The question of the ancestral identity of the peoples of the Indus domain is relevant to questions concerning the decline of their mature phase circa 1900 BC. The British archaeologist Mortimer Wheeler (1890–1976) proposed that this civilization collapsed suddenly because of an invasion of Indo- European-speaking conquerors, the Aryans of the Vedic accounts of ancient India. Vedic India marks the period of a second rise of urbanization in the subcontinent almost 1,000 years after the decline of the mature Indus phase. Wheeler sought the evidence for this in the skeletons at Mohenjo-daro, which were not recovered from formal burials, but lay scattered over different parts of the site. Today, we know that the dating of such an invasion, if indeed one had ever occurred, was too late to coincide with the decline of the Indus civilization, and both the archaeological and biological anthropological evidence provide no support for this thesis. Better hypotheses are that there were gradual changes related to socioeconomic and ideological transformations in those cities and villages, which became less important as mercantile and manufacturing centers. It is unlikely that the Indus civilization had formed an empire or a national state, as the symbols of kingship are not present in the archaeological record. Within the broad spectrum of commercial interactions between the Indus Valley and the Mediterranean Sea and covering the lands between Central Asia and the Arabian Gulf were diverse human populations, ecological settings, and languages of which the Indus civilization was one center during the 3rd millennium BC.
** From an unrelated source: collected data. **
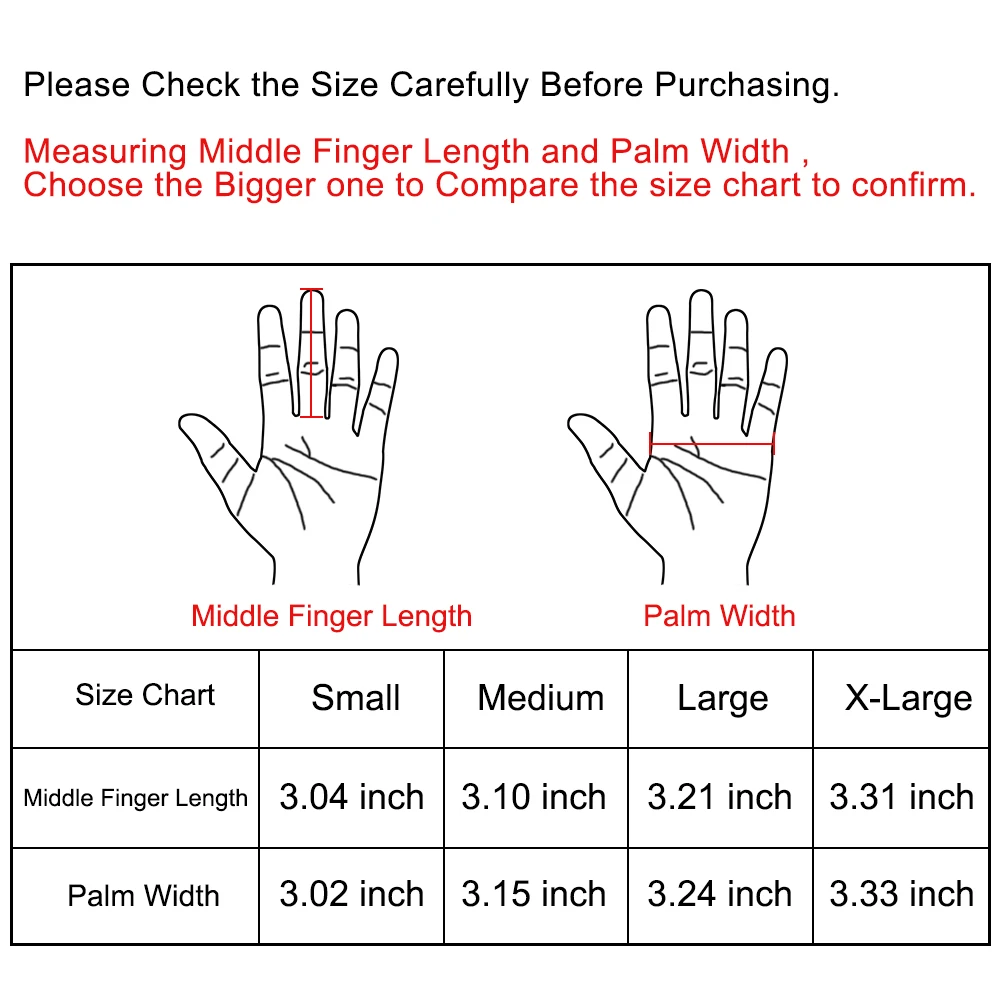 Please Check the Size Carefully Before Purchasing.

Measuring Middle Finger Length and Palm Width ,
Choose the Bigger one to Compare the size chart to confirm.

Middle Finger Length

Palm Width

| Size Chart | Small | Medium | Large | X-Large |
|---|---|---|---|---|
| Middle Finger Length | 3.04 inch | 3.10 inch | 3.21 inch | 3.31 inch |
| Palm Width | 3.02 inch | 3.15 inch | 3.24 inch | 3.33 inch |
New discoveries continue today with the finding of more sites and reanalyzes of earlier hypotheses about the Indus peoples. American scholars active today in the archaeological sphere include Gregory L. Possehl of the University of Pennsylvania, Richard Meadow of Harvard University, Jonathan Mark Kenoyer of the University of Wisconsin, Louis Flam of Lehman College, and Rita Wright of New York University. The biological anthropology studies have been undertaken by John A. Lukacs of the University of Oregon, Nancy C. Lovell of the University of Alberta, Brian E. Hemphill of California State University at Bakersfield, and Kenneth A. A. Kennedy of Cornell University.
Bibliography:
- Agrawal, D. P., & Kharalwal, J. S. (2003). Bronze and Iron Ages in South Asia. New Delhi: Aryan Books International.
- Chakrabarti, D. K. (2004). Indus civilization sites in India: New discoveries. Bombay:Marg.
- Kenoyer, J. M. (1998). Ancient cities of the Indus Valley civilization. Oxford: Oxford University Press.
- Possehl, G. L. (2002). The Indus civilization: A contemporary perspective.Walnut Creek, CA: Alta Mira Press.